Palapa Ring: Indonesia signs two PPP concessions in a week, which is good, but not great news

Indonesia's Ministry of Telecommunications and Information Technology has now signed both the West and Central packets of the Palapa Ring, worth IDR 1.7 trillion and IDR 4 trillion in present value terms respectively.

As I have previously written, the quick progression of these projects is good news for Indonesian PPP, which is in sore need of it. I say "good" here, rather than "great" because, while it's definitely not bad news, there is one key aspect of the deal that limits the demonstration effect.

What we know about the deal structure

The concession agreements have not been made public (though, I think there are good reasons to do so), but some details are emerging about the structure of the deal. Various sources have reconfirmed that it is indeed an availability-payment PPP, meaning the government bears full demand risk (which I think is appropriate for lots of Indonesia's projects, more here and here).

This is the availability payment that you've heard so much about, provided for by Presidential Regulation 38/2015 (despite the fact that PLN had been doing availability payments for decades), but these two projects' availability payments differ from what was envisioned by the drafters of Perpres 38/2015 in one key way: the funds don't come from the Ministry's budget directly, but from Universal Service Obligation fees collected from Indonesia's telecommunications operators.
____________
Instructions —
[1] According to the Palapa Ring article, what is the present value of the Central packet?
[2] List every organization or type of business named in the Palapa Ring article, leaving out the government in general.
[3] Turn the paragraph of the Palapa Ring article that begins "This is the availability payment" into a short bulleted list that keeps its main facts.
The listing that comes next has no link to the text above.

Dataset excerpt —
____________
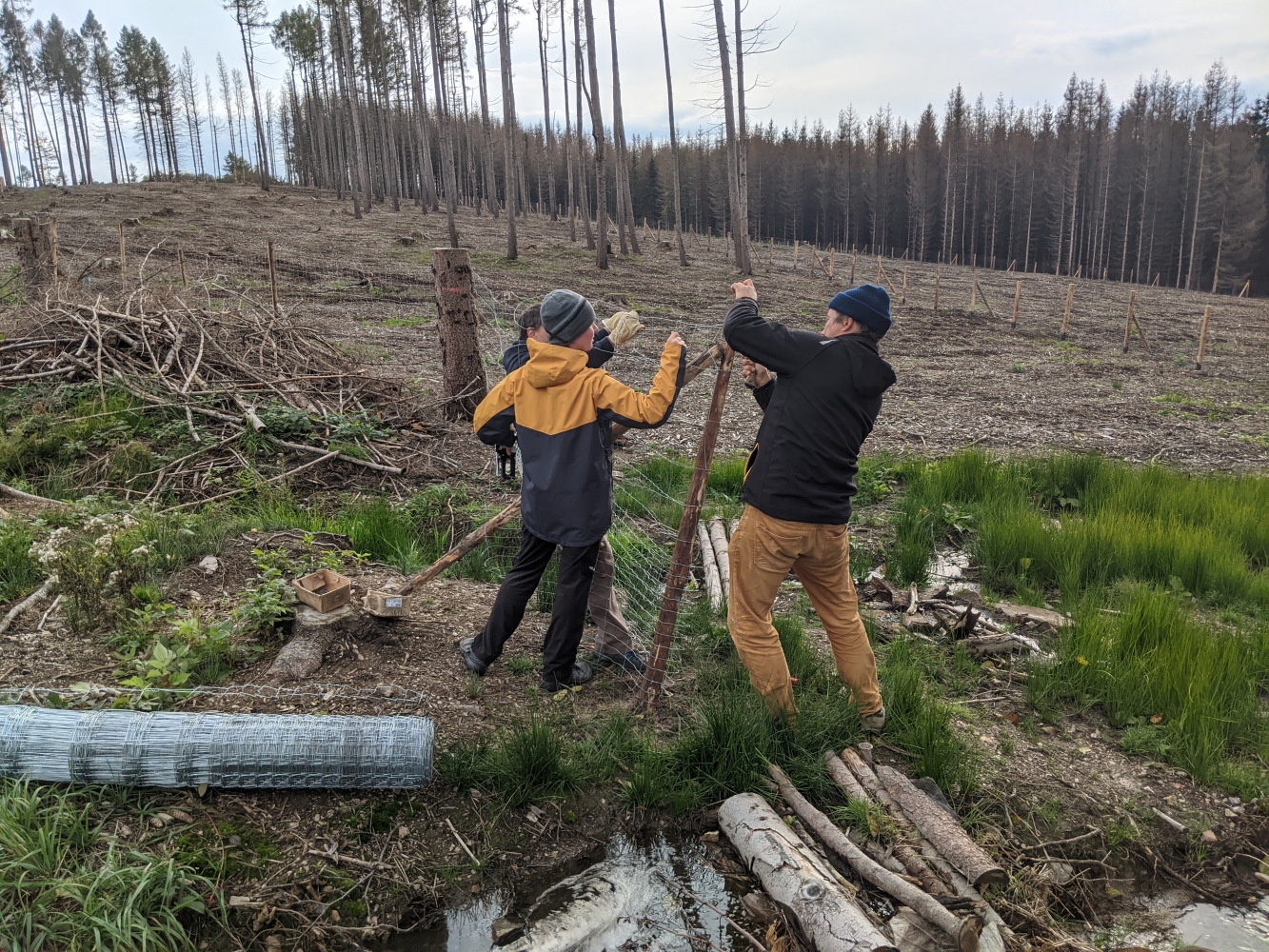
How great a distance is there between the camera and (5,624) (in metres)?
____________
Answers given —
[1] IDR 4 trillion.

[2]
- Indonesia's Ministry of Telecommunications and Information Technology
- PLN
- Indonesia's telecommunications operators

[3]
- This is the well-known availability payment, provided for by Presidential Regulation 38/2015.
- PLN had already been making availability payments for decades.
- These two projects differ from what the drafters of Perpres 38/2015 planned in one key way.
- The funds come from Universal Service Obligation fees collected from Indonesia's telecommunications operators, not directly from the Ministry's budget.